MRI And Mammogram Recommended For Certain Women

M. D. Anderson experts recommend an MRI and mammogram for women who have one of the following:

  • Genetic test results showing a gene mutation: BRCA 1 or 2, Li-Fraumeni syndrome, Cowden syndrome or Bannayan-Riley-Ruvalcaba syndrome
  • First-degree relative (parent, child, sibling) with one of the above mutations (if the woman has not yet been tested)
  • Lifetime breast cancer risk of 20 to 25% or greater on an accepted risk assessment tool predominantly based on family history
  • History of radiation therapy to the chest (between the ages of 10 and 30)

Mammogram Recommended for Most Women

At this time, it is unknown whether an MRI is beneficial for women who do not meet any of the above criteria.

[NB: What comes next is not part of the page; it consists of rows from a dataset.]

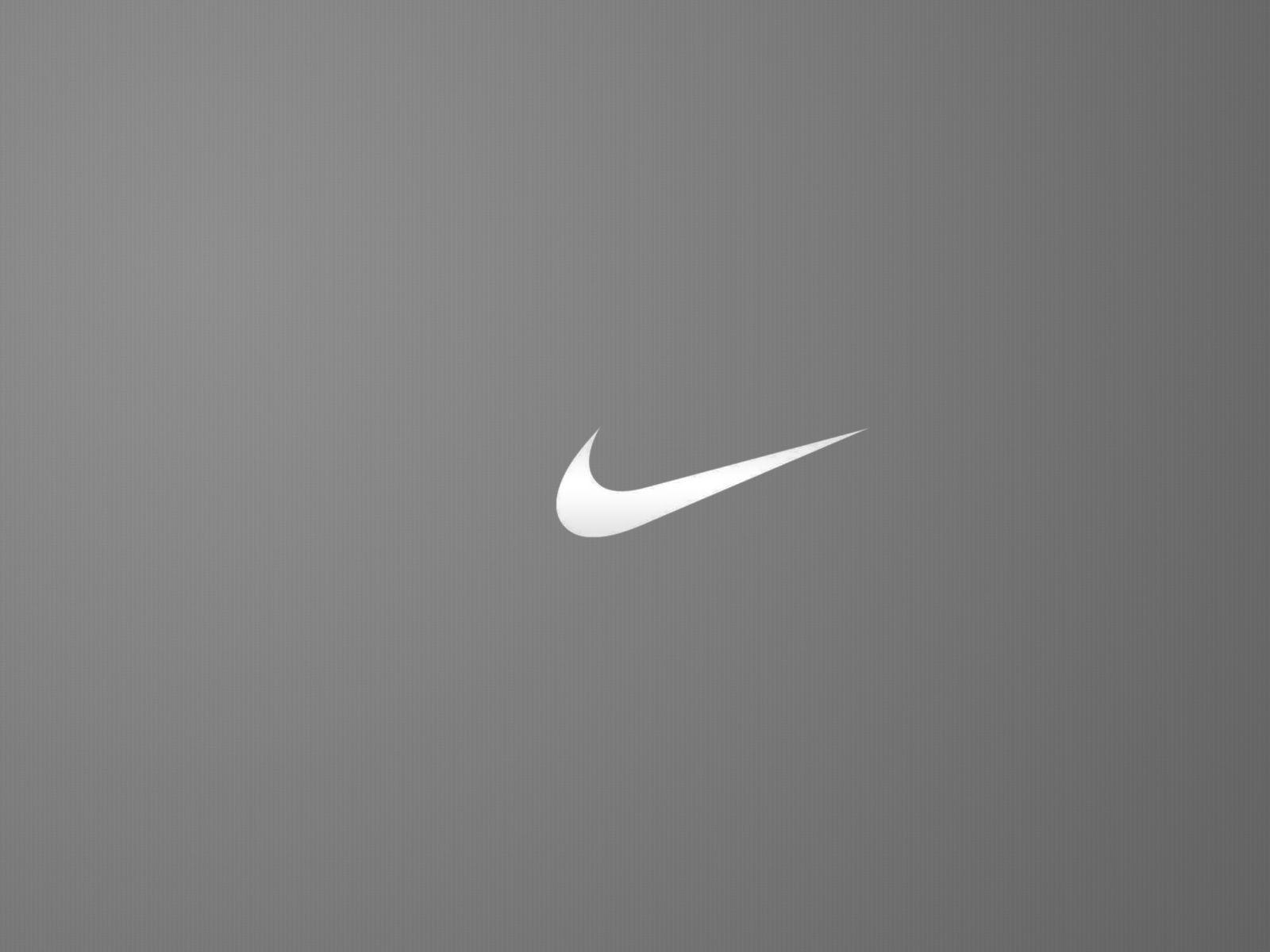 Nike logo with purple painted ribbon on black wallpaper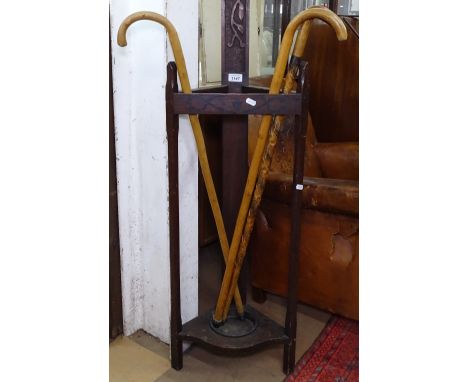 An Art Nouveau oak triangular stick stand and 3 walking sticks 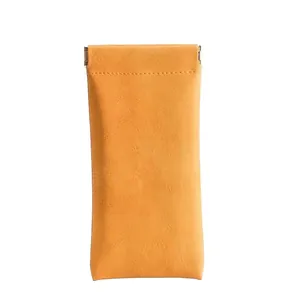 Bright yellow leather sunglasses pouch with metal spring clip and litchi texture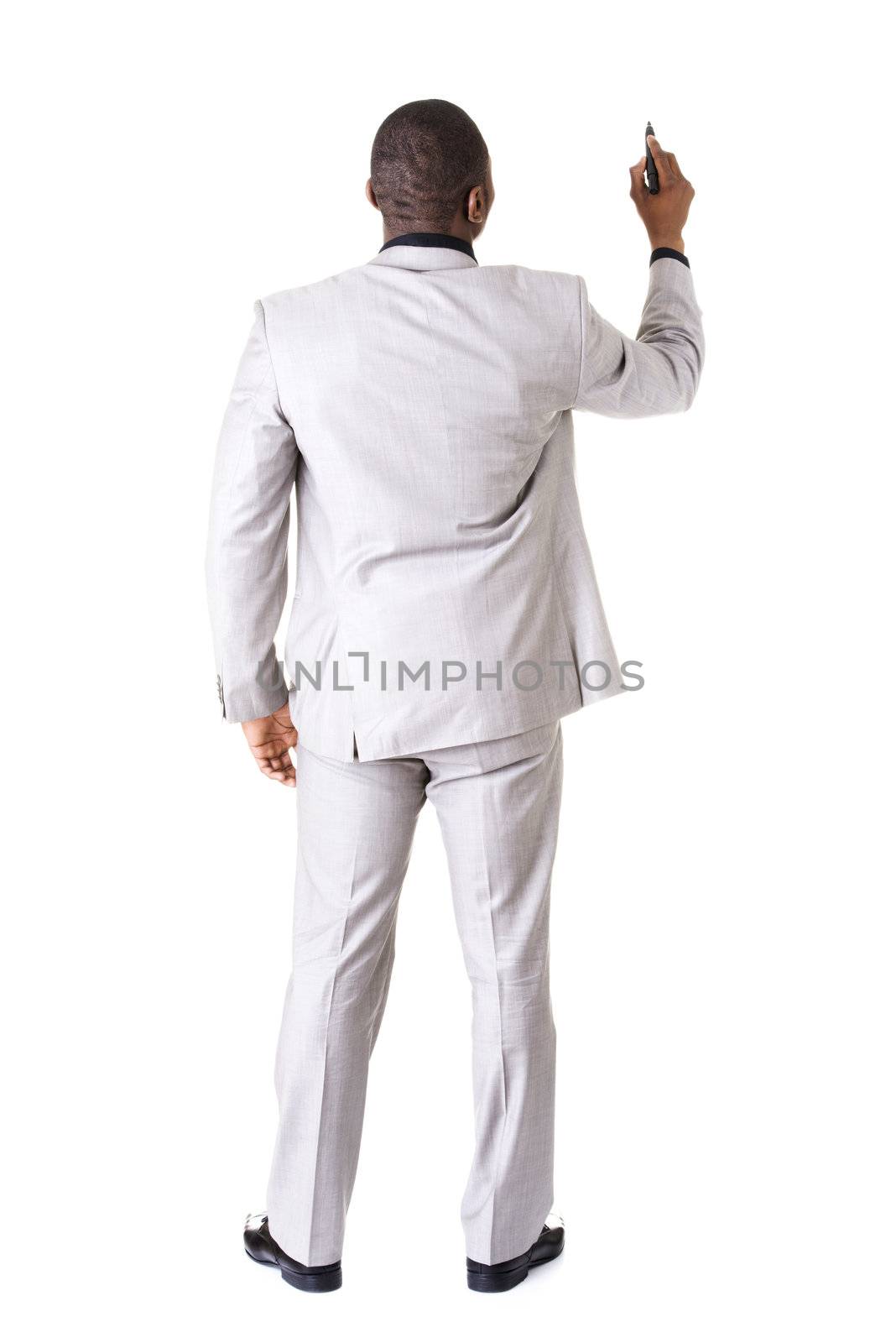 Businessman drawing something abstract with black marker, isolated on white background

For most women, M. D. Anderson recommends the following breast cancer screening guidelines:

  • All women should be familiar with their breasts so that they will notice any changes and report them to their doctor without delay
  • Age 20–39, clinical breast exam (an examination of your breasts by your doctor) every one to three years
  • Age 40 and older, yearly mammograms and clinical breast exams, continuing for as long as a woman is in good health

Screening Exams Can Save Lives

“Thankfully, my tests results showed a false positive and not cancer, but I experienced a great deal of stress and worry before I knew my results,” Ho Chen said. “I will continue to get checked annually and encourage my friends and family members to do the same because taking advantage of screening exams could save your own life or a loved one’s life.”

Know Your Breast Cancer Risk

Women should speak with their health care provider to determine if they are at high risk of developing breast cancer and if an MRI scan would be appropriate. A woman’s health care provider can help her determine what screening tests are appropriate. Women also should check with their health insurance company to see if the cost of a screening MRI is covered.